Later, in an in 2012, Lavrov called for NATO to begin destroying poppy fields in Afghanistan. From a Russian government transcription he stated, "For the time being, the terrorist threat has not been reduced, whereas the drug threat has been increasing and intensifying. In response to our numerous appeals, our NATO partners refuse to eliminate the crops of opium poppy, although coca plantations in Colombia are eliminated as a key direction of the anti-drug war. We are also concerned about the still insufficient pace of creating an Afghan."

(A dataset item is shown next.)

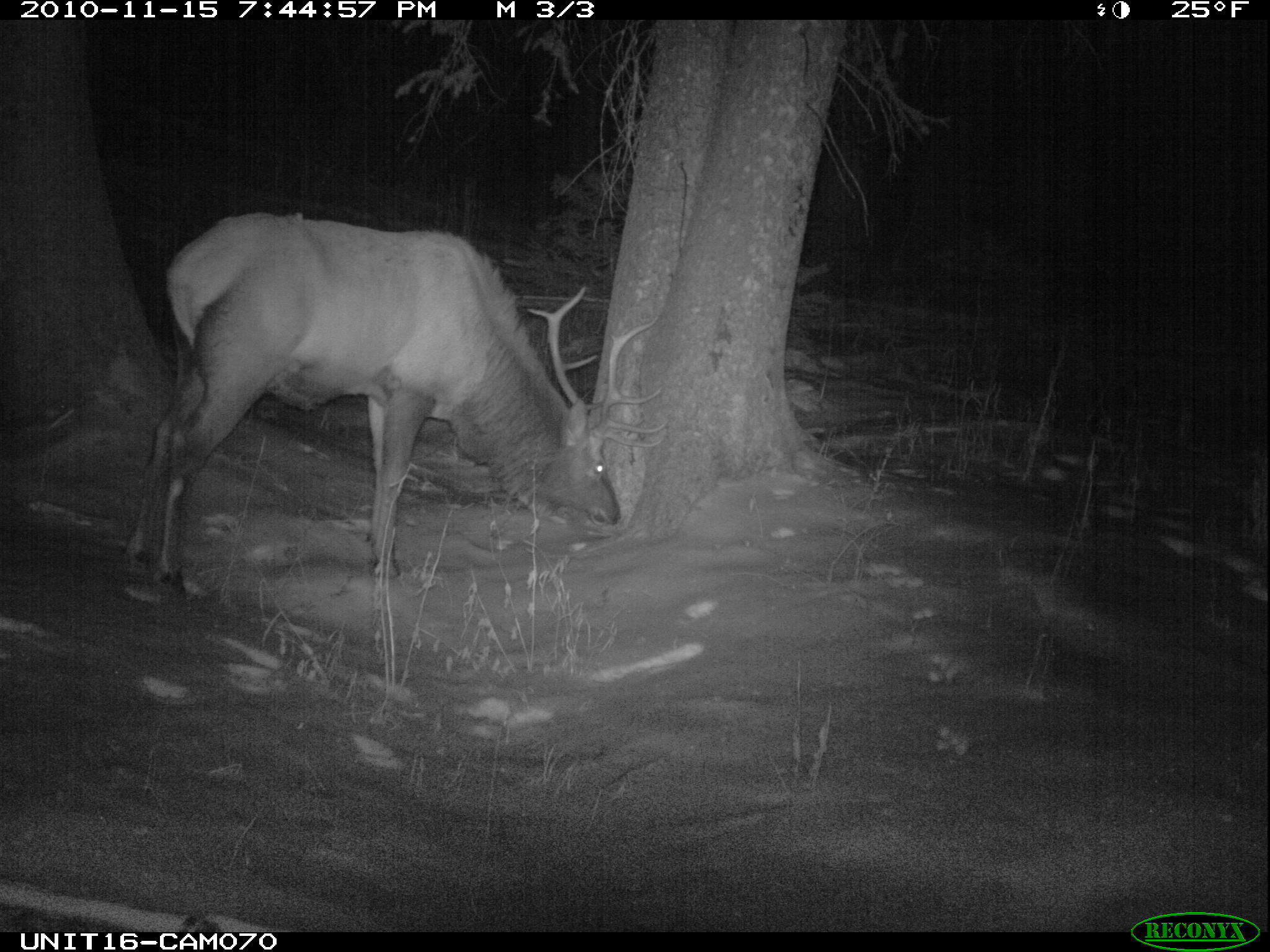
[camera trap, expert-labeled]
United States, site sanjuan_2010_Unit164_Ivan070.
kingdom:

In 2011 and 2012, Lavrov's comments were somewhat veiled and not directed specifically at U.S. foreign policy, reading more like a suggestion than an accusation. However, jumping ahead to 2017, and all thinly veiled comments, innuendos, and cultural nuances have now been cast aside, in favor of a more direct approach.
As late as last week, Lavrov's comments are much more forthcoming and are aimed directly at U.S. officials. Lavrov recently spoke to senior military officers at Moscow's Military Academy. After accusing the U.S. of using "managed chaos" tactics to increase U.S. influence in "Iraq, Libya, Syria, Yemen, and Afghanistan," Lavrov leveled, one could say, heavy accusations against the U.S. and its foreign policy implementation.
"In the case of Afghanistan...the terrorist threat has not been rooted out, while the drug threat has increased many times over. The drug industry prospered," he said referencing America's failure to combat the heroin trade there. Accusing the U.S. of looking away while the country which produces 90 percent of the world's heroin supply is equated to giving a free pass to the Afghanis to cultivate, manufacture and distribute heroin. "There is factual evidence that some of the NATO contingents in Afghanistan turned a blind eye to the illegal drug trafficking, even if they were not directly involved in these criminal schemes," Lavrov stated implying the U.S. (being a part of NATO) might actually be involved in the drug trade.
If the U.S. is involved in the flow of opium into the country it may not come as a shock to some. As recently reported, infamous drug kingpin Pablo Escobar reportedly worked for the CIA running drugs into the country, according to his son's new book. TFTP's Claire Bernish wrote, "If the CIA trafficking cocaine into the United States sounds like some tin foil conspiracy theory, think again. Their alleged role in the drug trade was exposed in 1996 in an explosive investigative series "Dark Alliance" by Gary Webb for the San Jose Mercury News. The investigation, headed up by Webb revealed ties between the CIA, Nicaraguan contras and the crack cocaine trade ravaging African-American communities."
Lavrov, historically speaking, has been very vocal of the U.S. and its complicit involvement in the heroin trade, which brings up an interesting point. If heroin and its derivatives are responsible for killing thousands of Americans each year, and the U.S. could have destroyed the source of the world's heroin and chose not to, who's to blame for the current epidemic separating parents from their children, creating widows, and addicting millions of Americans?